11. Arbitration of Disputes; Expenses. All claims by Executive for compensation and benefits under this Agreement shall be directed to and determined by the Board and shall be in writing. Any
denial by the Board of a claim for benefits under this Agreement shall be delivered to Executive in writing and shall set forth the specific reasons for the denial and the specific provisions of this Agreement relied upon. The Board shall afford a
reasonable opportunity to Executive for a review of a decision denying a claim and shall further allow Executive to appeal to the Board a decision of the Board within sixty (60) days after notification by the Board that Executive’s claim
has been denied. To the extent permitted by applicable law, any further dispute or controversy arising under or in connection with this Agreement shall be settled exclusively by arbitration in Portland, Oregon, in accordance with the rules of the
American Arbitration Association then in effect. Judgment may be entered on the arbitrator’s award in any court having jurisdiction.
The Corporation shall pay all legal fees and related expenses (including the costs of experts, evidence and counsel) incurred by the Executive, within thirty (30) days after Executive presents such
legal fees and related expenses for payment to the Corporation, as a result of (i) the Executive’s termination of services under this Agreement (including all such fees and expenses, if any, incurred in contesting or disputing any such
termination of services), (ii) the Executive seeking to obtain or enforce any right or benefit provided by this Agreement or by any other plan or arrangement maintained by the Corporation under which the Executive is or may be entitled to
receive benefits. Except to the extent provided in the preceding sentence, each party shall pay its own legal fees and other expenses associated with any dispute. Executive shall submit the request for reimbursement for an expense promptly and
Executive shall not be reimbursed for the expense if the request for reimbursement for such expense is submitted later than two months prior to the end of the calendar year following the calendar year in which the expense was incurred.

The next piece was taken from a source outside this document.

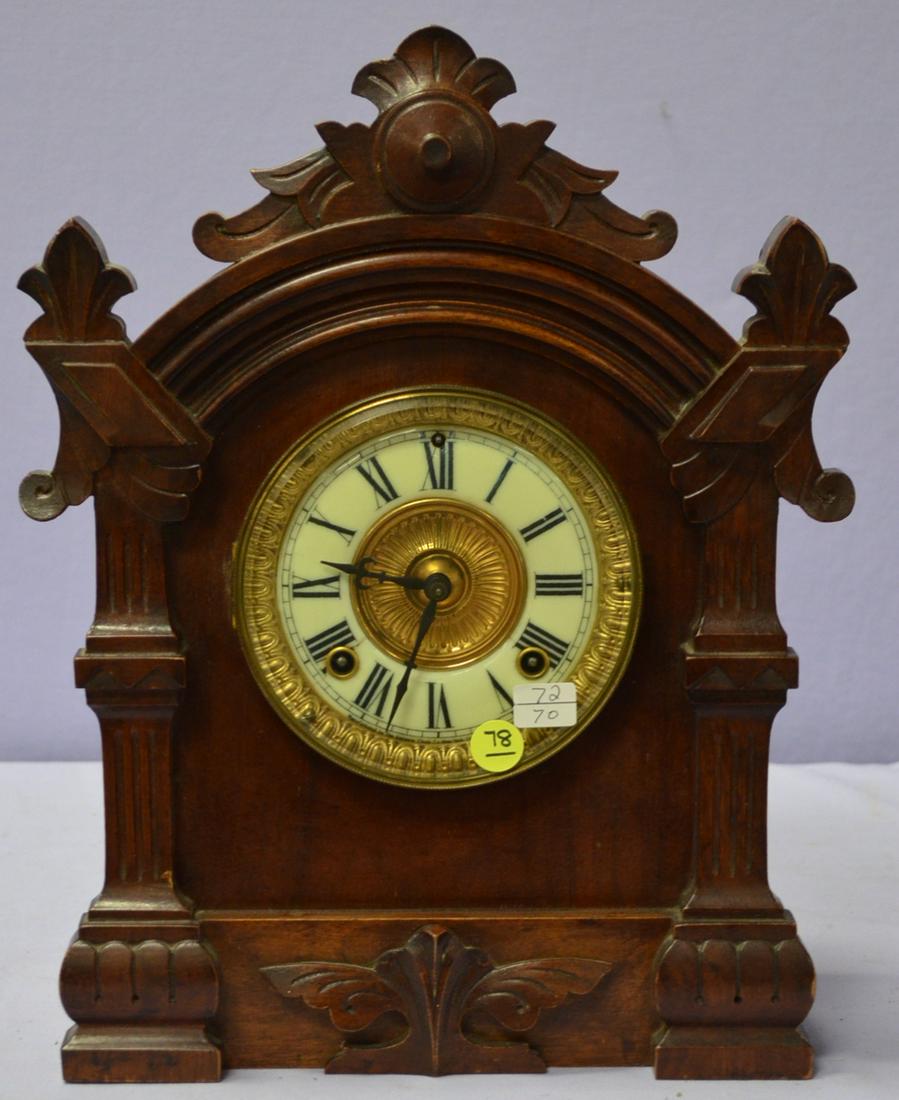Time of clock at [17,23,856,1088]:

12. Severability. If any provision of this Agreement or the application of any such provision to any Party or circumstances shall
be determined by any court of competent jurisdiction to be invalid and unenforceable to any extent, the remainder of this Agreement or the application of such provision to such person or circumstances other than those to which it is so determined to
be invalid and unenforceable shall not be affected thereby, and each provision hereof shall be validated and shall be enforced to the fullest extent permitted by law.
13. Survivorship. The respective rights and obligations of the Parties hereunder
shall survive any termination of this Agreement to the extent necessary to the intended preservation of such rights and obligations.

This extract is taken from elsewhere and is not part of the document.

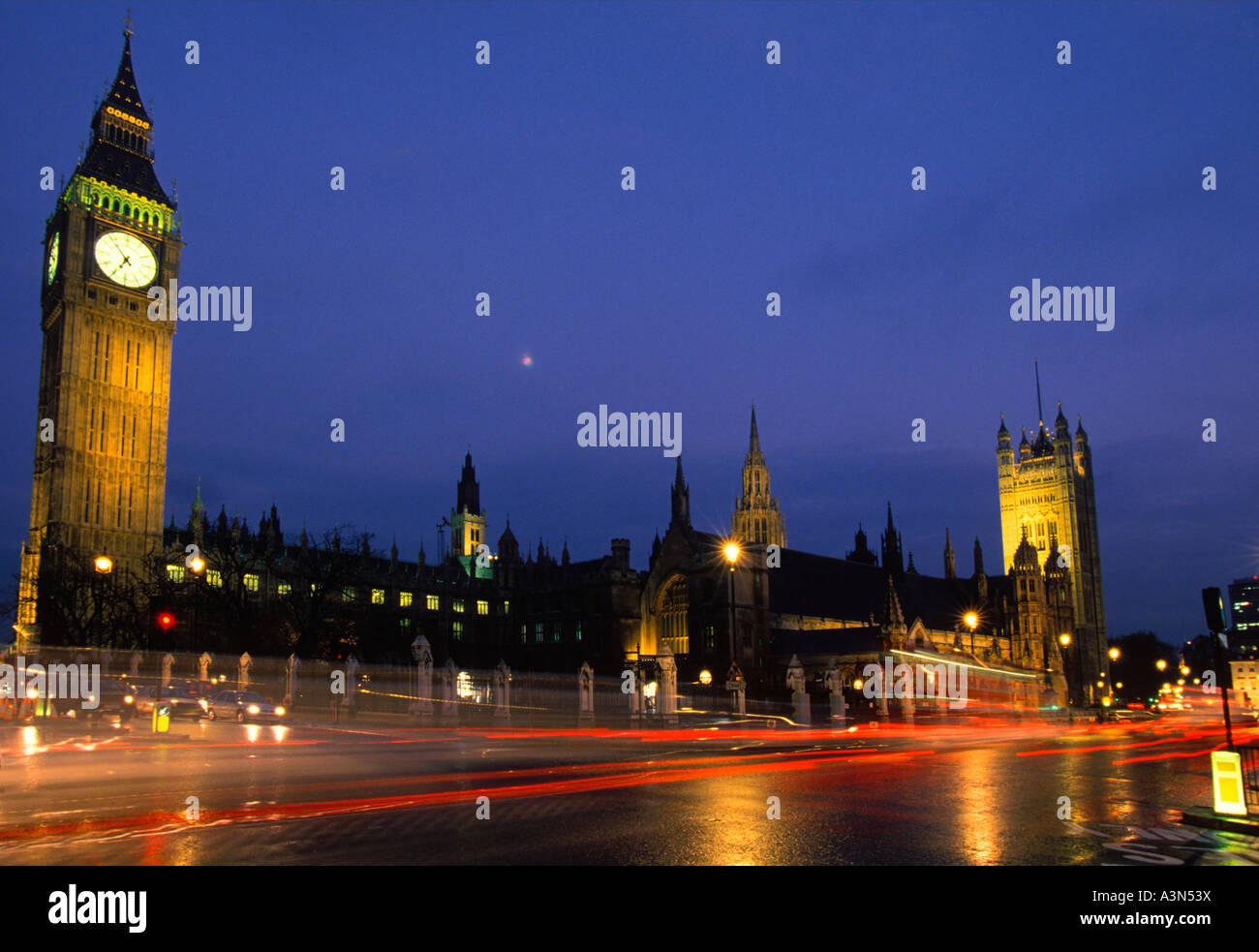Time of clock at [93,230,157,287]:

14. Governing Law; Venue. This Agreement will be governed by and construed in accordance with the laws of the State of Delaware, without regard to the principles of conflicts of law thereof.

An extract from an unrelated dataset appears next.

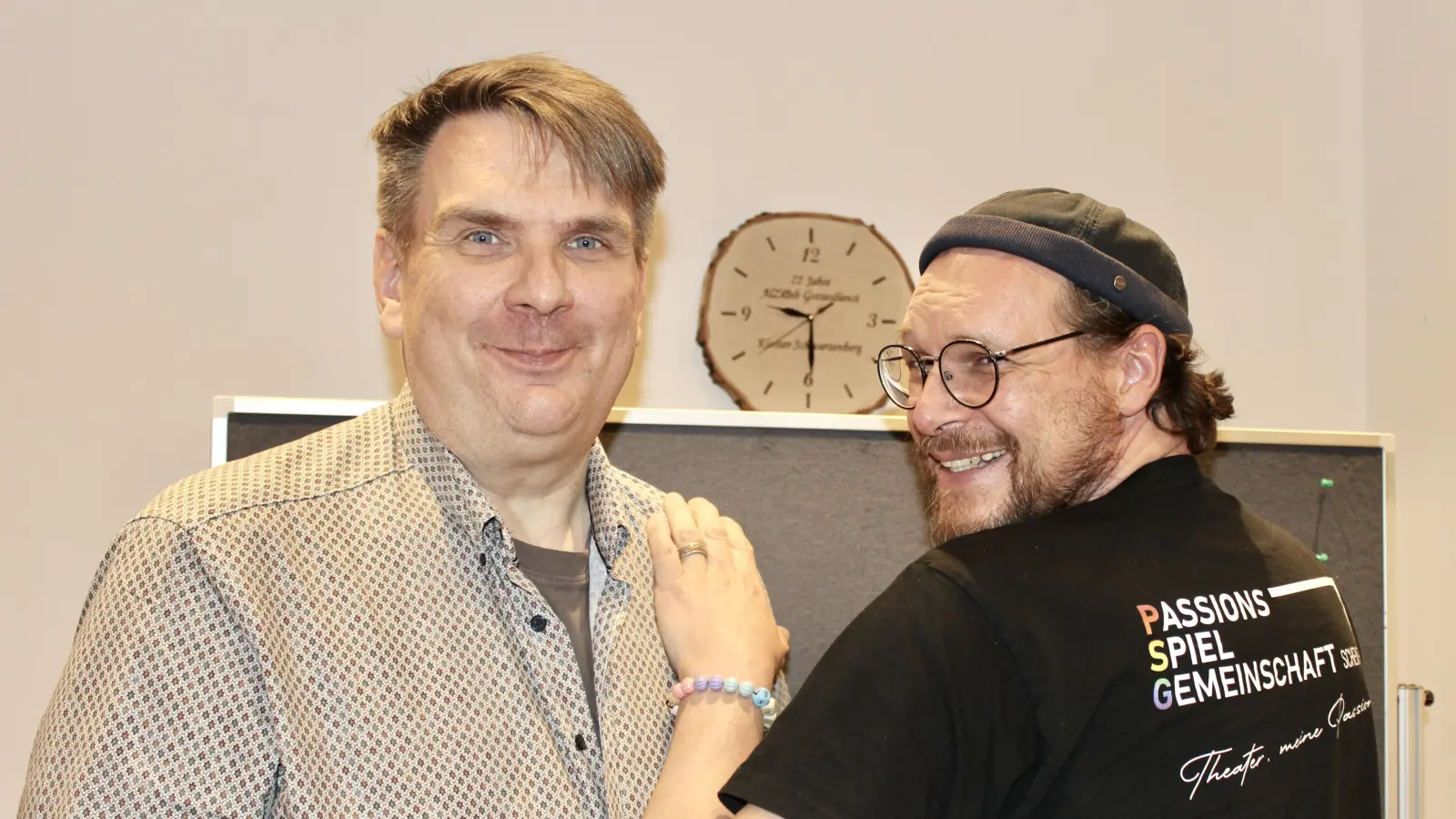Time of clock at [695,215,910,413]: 9:29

15. Headings. All descriptive headings of sections and paragraphs in this Agreement are intended solely for
convenience, and no provision of this Agreement is to be construed by reference to the heading of any section or paragraph.
16. Counterparts. This Agreement may be executed in counterparts, each of which shall be deemed an original, but all of which
together shall constitute one and the same instrument.
IN WITNESS WHEREOF, the parties have executed this Agreement on the
date and year first above written to be effective on the Effective Date.